Riduzione delle disuguaglianze

«È davvero interessante osservare le modalità di reazione delle aziende per trattenere soprattutto i talenti - sottolinea Pagnoncelli -. Mettono al centro delle proprie strategie il rapporto con i dipendenti sviluppando significativamente il cosiddetto Welfare aziendale, che non è soltanto offrire opportunità economiche o convenzioni con i negozi, ma realizzare servizi internamente come asili nido, biblioteche, palestre oppure servizi di vario genere come il supporto psicologico. E poi hanno investito molto sulla riduzione delle disuguaglianze in senso più ampio per rendere gli ambienti di lavoro più confacenti rispetto a quelle che sono le aspettative delle persone».

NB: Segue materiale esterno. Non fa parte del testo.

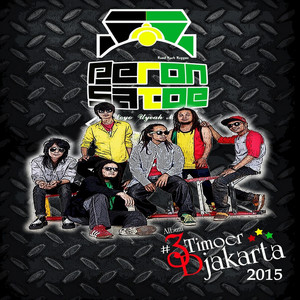Download Lagu Peron Satoe - Sakaw [Sadarlah Kawan] MP3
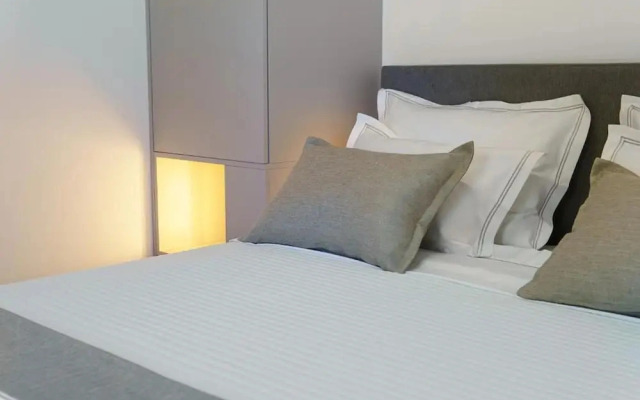 Apartments Bila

Il giovane, quindi, non si sposta principalmente per fare un’esperienza nuova, ma per cercare un ambiente più vivibile, che gli garantisca le condizioni migliori. Tra queste c’è senz’altro lo smart working, un modo di lavorare da remoto che esisteva già prima del Covid ma che pochi lavoratori lo richiedevano. Oggi è esattamente il contrario

Richiesta di smart working

Il giovane, quindi, non si sposta principalmente per fare un’esperienza nuova, ma per cercare un ambiente più vivibile, che gli garantisca le condizioni migliori. Tra queste c’è senz’altro lo smart working, un modo di lavorare da remoto che esisteva già prima del Covid ma che pochi lavoratori lo richiedevano. Oggi è esattamente il contrario: una delle domande più frequenti che i giovani fanno durante un colloquio riguarda il numero di giorni concessi nella settimana con il lavoro da casa. «Noi di Ipsos abbiamo fatto un notevole investimento per attivare lo smart working nel 2014 - racconta Pagnoncelli -. La prima società di ricerche di mercato ad applicarlo. È stato un elemento che ha determinato una crescita esponenziale di fiducia nei confronti dell’azienda, un miglioramento significativo del clima sociale, ma veniva utilizzato da meno della metà dei dipendenti e nemmeno tutte le settimane. Dopo il Covid abbiamo invece fatto fatica a riportarli in ufficio... Ecco, i giovani oggi non chiedono più di tanto sugli aspetti retributivi di progressione in carriera, ma domandano i giorni di smart working e se devono lavorare il sabato e la domenica».

La ricerca di felicità

Il Covid ha veramente rovesciato le priorità. Un cambiamento che non è destinato a rientrare nell’immediato. Il presidente di Ipsos conferma che è un trend destinato a durare: «Lo noto nelle nostre ricerche sulla spesa relativa al periodo dell’inflazione: non abbiamo rinunciato come in passato al “fuori casa” perché vogliamo ritagliarci spazi di gratificazione sociale, di godere di momenti di felicità che passano anche dall’andare al ristorante. Questi cambiamenti profondi sono radicati nei giovani anche nella scelta del lavoro».